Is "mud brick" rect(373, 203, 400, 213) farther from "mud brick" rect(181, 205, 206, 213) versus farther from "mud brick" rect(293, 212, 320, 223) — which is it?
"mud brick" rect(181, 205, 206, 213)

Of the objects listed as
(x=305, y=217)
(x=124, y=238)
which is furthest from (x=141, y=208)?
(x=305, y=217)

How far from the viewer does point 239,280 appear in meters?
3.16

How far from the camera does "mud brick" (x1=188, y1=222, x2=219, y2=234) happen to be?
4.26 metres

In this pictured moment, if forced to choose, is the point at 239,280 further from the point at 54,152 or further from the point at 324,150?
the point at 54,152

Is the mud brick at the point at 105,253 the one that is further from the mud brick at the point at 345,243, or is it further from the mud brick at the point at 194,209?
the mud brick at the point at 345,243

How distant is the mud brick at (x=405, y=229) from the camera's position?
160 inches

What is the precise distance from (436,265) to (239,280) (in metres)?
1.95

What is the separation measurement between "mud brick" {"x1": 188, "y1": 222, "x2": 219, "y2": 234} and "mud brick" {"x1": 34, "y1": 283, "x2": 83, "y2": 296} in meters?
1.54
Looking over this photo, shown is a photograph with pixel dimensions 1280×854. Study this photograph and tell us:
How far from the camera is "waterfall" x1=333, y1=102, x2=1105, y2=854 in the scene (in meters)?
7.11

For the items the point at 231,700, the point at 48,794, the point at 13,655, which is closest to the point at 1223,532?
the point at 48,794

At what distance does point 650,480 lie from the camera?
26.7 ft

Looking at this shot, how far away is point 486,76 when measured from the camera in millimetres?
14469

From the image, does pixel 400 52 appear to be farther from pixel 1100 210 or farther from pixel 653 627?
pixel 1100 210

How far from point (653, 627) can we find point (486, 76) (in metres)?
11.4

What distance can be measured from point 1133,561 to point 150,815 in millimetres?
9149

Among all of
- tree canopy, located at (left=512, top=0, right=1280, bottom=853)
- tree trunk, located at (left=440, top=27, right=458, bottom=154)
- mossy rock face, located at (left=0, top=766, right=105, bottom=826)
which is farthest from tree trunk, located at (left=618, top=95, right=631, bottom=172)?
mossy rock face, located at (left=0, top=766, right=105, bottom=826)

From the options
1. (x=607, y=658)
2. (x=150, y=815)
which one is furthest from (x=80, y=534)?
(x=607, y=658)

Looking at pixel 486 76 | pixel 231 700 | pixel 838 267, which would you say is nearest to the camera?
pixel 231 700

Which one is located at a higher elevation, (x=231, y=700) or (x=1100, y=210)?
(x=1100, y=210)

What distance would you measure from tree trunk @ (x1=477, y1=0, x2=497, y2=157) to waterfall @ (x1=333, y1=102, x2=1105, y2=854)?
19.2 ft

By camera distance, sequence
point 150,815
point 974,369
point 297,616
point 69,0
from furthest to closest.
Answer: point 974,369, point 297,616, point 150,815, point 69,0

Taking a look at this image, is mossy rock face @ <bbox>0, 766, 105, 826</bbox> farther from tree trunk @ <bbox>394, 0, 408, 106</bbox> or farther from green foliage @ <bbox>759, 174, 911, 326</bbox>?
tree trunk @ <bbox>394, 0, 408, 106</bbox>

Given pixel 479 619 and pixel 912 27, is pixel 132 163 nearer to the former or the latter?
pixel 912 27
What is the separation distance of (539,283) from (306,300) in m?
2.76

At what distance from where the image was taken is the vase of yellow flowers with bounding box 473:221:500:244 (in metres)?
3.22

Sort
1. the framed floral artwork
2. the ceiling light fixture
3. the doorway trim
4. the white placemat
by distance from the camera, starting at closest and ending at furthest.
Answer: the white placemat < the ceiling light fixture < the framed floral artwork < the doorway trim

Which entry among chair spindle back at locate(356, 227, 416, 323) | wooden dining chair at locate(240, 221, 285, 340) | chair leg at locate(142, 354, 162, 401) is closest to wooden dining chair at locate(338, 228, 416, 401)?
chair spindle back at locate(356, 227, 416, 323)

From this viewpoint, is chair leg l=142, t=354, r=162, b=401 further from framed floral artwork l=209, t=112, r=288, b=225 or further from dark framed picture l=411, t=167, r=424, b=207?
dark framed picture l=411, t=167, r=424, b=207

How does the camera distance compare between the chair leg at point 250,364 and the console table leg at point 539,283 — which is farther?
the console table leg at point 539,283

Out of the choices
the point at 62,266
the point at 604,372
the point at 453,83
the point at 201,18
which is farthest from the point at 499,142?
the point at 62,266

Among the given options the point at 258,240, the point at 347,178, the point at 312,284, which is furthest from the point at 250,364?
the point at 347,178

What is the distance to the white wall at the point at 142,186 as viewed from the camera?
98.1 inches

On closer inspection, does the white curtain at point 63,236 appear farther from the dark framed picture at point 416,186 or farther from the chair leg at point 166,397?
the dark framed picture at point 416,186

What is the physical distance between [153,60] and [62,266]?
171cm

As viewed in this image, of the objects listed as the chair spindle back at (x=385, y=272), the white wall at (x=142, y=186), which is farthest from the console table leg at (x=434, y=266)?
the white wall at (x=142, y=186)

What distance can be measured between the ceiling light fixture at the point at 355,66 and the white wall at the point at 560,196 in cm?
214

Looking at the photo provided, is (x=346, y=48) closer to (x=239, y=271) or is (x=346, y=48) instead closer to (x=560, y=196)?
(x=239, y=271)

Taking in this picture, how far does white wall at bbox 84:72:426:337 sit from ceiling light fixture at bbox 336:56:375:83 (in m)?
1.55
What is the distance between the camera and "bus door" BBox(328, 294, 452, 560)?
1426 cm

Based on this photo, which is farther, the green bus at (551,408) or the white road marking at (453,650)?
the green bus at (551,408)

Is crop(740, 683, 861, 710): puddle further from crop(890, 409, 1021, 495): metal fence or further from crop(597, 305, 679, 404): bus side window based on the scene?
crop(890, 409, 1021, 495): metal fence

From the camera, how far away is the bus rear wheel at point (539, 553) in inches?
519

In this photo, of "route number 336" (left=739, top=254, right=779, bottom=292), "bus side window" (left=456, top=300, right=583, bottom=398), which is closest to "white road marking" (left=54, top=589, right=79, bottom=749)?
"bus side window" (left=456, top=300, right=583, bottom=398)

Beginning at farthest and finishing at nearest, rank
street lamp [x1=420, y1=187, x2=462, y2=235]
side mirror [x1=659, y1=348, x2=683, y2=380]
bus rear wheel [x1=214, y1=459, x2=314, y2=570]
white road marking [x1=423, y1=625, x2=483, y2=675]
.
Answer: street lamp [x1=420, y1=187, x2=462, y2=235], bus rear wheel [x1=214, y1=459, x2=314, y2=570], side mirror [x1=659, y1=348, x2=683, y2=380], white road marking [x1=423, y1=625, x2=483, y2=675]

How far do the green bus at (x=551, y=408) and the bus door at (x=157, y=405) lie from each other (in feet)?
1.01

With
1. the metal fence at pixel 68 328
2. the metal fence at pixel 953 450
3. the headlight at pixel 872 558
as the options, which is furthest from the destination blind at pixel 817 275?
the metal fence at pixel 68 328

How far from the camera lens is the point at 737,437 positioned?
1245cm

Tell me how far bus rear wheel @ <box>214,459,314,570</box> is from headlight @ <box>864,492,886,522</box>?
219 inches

• • • • •

Transcribe all of the records above word for word, without any alteration.

### CORRECT ANSWER
Is "mud brick" rect(373, 203, 400, 213) farther from "mud brick" rect(181, 205, 206, 213) versus farther from "mud brick" rect(293, 212, 320, 223) — which is it?
"mud brick" rect(181, 205, 206, 213)

Of the objects listed as
(x=305, y=217)
(x=124, y=238)
which is furthest from (x=141, y=208)?
(x=305, y=217)

How far from the viewer does point 239,280 appear in meters?
3.16

How far from the camera does "mud brick" (x1=188, y1=222, x2=219, y2=234) happen to be?
4.26 metres

In this pictured moment, if forced to choose, is the point at 239,280 further from the point at 54,152 or further from the point at 324,150?
the point at 54,152

Is the mud brick at the point at 105,253 the one that is further from the mud brick at the point at 345,243, or is it further from the mud brick at the point at 194,209?
the mud brick at the point at 345,243

How distant is the mud brick at (x=405, y=229) from the camera's position?
160 inches

What is the precise distance from (436,265) to (239,280) (in metres)?
1.95

What is the separation measurement between "mud brick" {"x1": 188, "y1": 222, "x2": 219, "y2": 234} and "mud brick" {"x1": 34, "y1": 283, "x2": 83, "y2": 296} in meters?
1.54
Looking over this photo, shown is a photograph with pixel dimensions 1280×854. Study this photograph and tell us:
How far from the camera is "waterfall" x1=333, y1=102, x2=1105, y2=854 in the scene (in meters)?
7.11

For the items the point at 231,700, the point at 48,794, the point at 13,655, which is closest to the point at 1223,532?
the point at 48,794

At what distance does point 650,480 lie from the camera?
26.7 ft

Looking at this shot, how far away is point 486,76 when measured from the camera in millimetres?
14469

From the image, does pixel 400 52 appear to be farther from pixel 1100 210 or farther from pixel 653 627?
pixel 1100 210

How far from point (653, 627) can we find point (486, 76) (in metres)?
11.4

What distance can be measured from point 1133,561 to point 150,815 in millimetres?
9149

Among all of
- tree canopy, located at (left=512, top=0, right=1280, bottom=853)
- tree trunk, located at (left=440, top=27, right=458, bottom=154)
- mossy rock face, located at (left=0, top=766, right=105, bottom=826)
which is farthest from tree trunk, located at (left=618, top=95, right=631, bottom=172)?
mossy rock face, located at (left=0, top=766, right=105, bottom=826)

From the options
1. (x=607, y=658)
2. (x=150, y=815)
which one is furthest from (x=80, y=534)?
(x=607, y=658)

Looking at pixel 486 76 | pixel 231 700 | pixel 838 267, which would you say is nearest to the camera?
pixel 231 700

Which one is located at a higher elevation, (x=231, y=700) or (x=1100, y=210)?
(x=1100, y=210)

What distance would you measure from tree trunk @ (x1=477, y1=0, x2=497, y2=157) to waterfall @ (x1=333, y1=102, x2=1105, y2=854)?
19.2 ft

By camera distance, sequence
point 150,815
point 974,369
point 297,616
point 69,0
from furthest to closest.
Answer: point 974,369, point 297,616, point 150,815, point 69,0

Taking a look at this image, is mossy rock face @ <bbox>0, 766, 105, 826</bbox> farther from tree trunk @ <bbox>394, 0, 408, 106</bbox> or farther from green foliage @ <bbox>759, 174, 911, 326</bbox>?
tree trunk @ <bbox>394, 0, 408, 106</bbox>

Given pixel 479 619 and pixel 912 27, is pixel 132 163 nearer to the former or the latter?
pixel 912 27
What is the separation distance of (539,283) from (306,300) in m?
2.76

At what distance from where the image was taken is the vase of yellow flowers with bounding box 473:221:500:244 (in metres)?
3.22

Sort
1. the framed floral artwork
2. the ceiling light fixture
3. the doorway trim
4. the white placemat
by distance from the camera, starting at closest and ending at furthest.
Answer: the white placemat < the ceiling light fixture < the framed floral artwork < the doorway trim

Which entry among chair spindle back at locate(356, 227, 416, 323) | wooden dining chair at locate(240, 221, 285, 340) | chair leg at locate(142, 354, 162, 401) is closest to wooden dining chair at locate(338, 228, 416, 401)?
chair spindle back at locate(356, 227, 416, 323)

From this viewpoint, is chair leg l=142, t=354, r=162, b=401 further from framed floral artwork l=209, t=112, r=288, b=225 or further from dark framed picture l=411, t=167, r=424, b=207?
dark framed picture l=411, t=167, r=424, b=207

How does the camera distance compare between the chair leg at point 250,364 and the console table leg at point 539,283 — which is farther?
the console table leg at point 539,283

Out of the choices
the point at 62,266
the point at 604,372
the point at 453,83
the point at 201,18
which is farthest from the point at 499,142?
the point at 62,266

Among the given options the point at 258,240, the point at 347,178, the point at 312,284, which is furthest from the point at 250,364?
the point at 347,178

What is the distance to the white wall at the point at 142,186 as viewed from the camera?
98.1 inches

On closer inspection, does the white curtain at point 63,236 appear farther from the dark framed picture at point 416,186 or farther from the chair leg at point 166,397?
the dark framed picture at point 416,186

What is the physical distance between [153,60] and [62,266]?
171cm

As viewed in this image, of the objects listed as the chair spindle back at (x=385, y=272), the white wall at (x=142, y=186), which is farthest from the console table leg at (x=434, y=266)?
the white wall at (x=142, y=186)

What distance can be measured between the ceiling light fixture at the point at 355,66 and the white wall at the point at 560,196 in cm?
214

Looking at the photo provided, is (x=346, y=48) closer to (x=239, y=271) or is (x=346, y=48) instead closer to (x=560, y=196)?
(x=239, y=271)

Taking in this picture, how far does white wall at bbox 84:72:426:337 sit from ceiling light fixture at bbox 336:56:375:83 (in m)?
1.55
What is the distance between the camera and "bus door" BBox(328, 294, 452, 560)?
1426 cm

Based on this photo, which is farther, the green bus at (551,408) or the white road marking at (453,650)?
the green bus at (551,408)

Is crop(740, 683, 861, 710): puddle further from crop(890, 409, 1021, 495): metal fence or further from crop(597, 305, 679, 404): bus side window based on the scene?
crop(890, 409, 1021, 495): metal fence

From the camera, how far away is the bus rear wheel at point (539, 553) in inches?
519

In this photo, of "route number 336" (left=739, top=254, right=779, bottom=292), "bus side window" (left=456, top=300, right=583, bottom=398), which is closest to "white road marking" (left=54, top=589, right=79, bottom=749)?
"bus side window" (left=456, top=300, right=583, bottom=398)

Beginning at farthest and finishing at nearest, rank
street lamp [x1=420, y1=187, x2=462, y2=235]
side mirror [x1=659, y1=348, x2=683, y2=380]
bus rear wheel [x1=214, y1=459, x2=314, y2=570]
white road marking [x1=423, y1=625, x2=483, y2=675]
.
Answer: street lamp [x1=420, y1=187, x2=462, y2=235], bus rear wheel [x1=214, y1=459, x2=314, y2=570], side mirror [x1=659, y1=348, x2=683, y2=380], white road marking [x1=423, y1=625, x2=483, y2=675]

How far do the green bus at (x=551, y=408) and the bus door at (x=157, y=405) lie from each other (in feet)?
1.01

With
1. the metal fence at pixel 68 328
2. the metal fence at pixel 953 450
3. the headlight at pixel 872 558
as the options, which is furthest from the destination blind at pixel 817 275?
the metal fence at pixel 68 328

How far from the camera lens is the point at 737,437 positioned?
1245cm

Tell me how far bus rear wheel @ <box>214,459,314,570</box> is from headlight @ <box>864,492,886,522</box>?
219 inches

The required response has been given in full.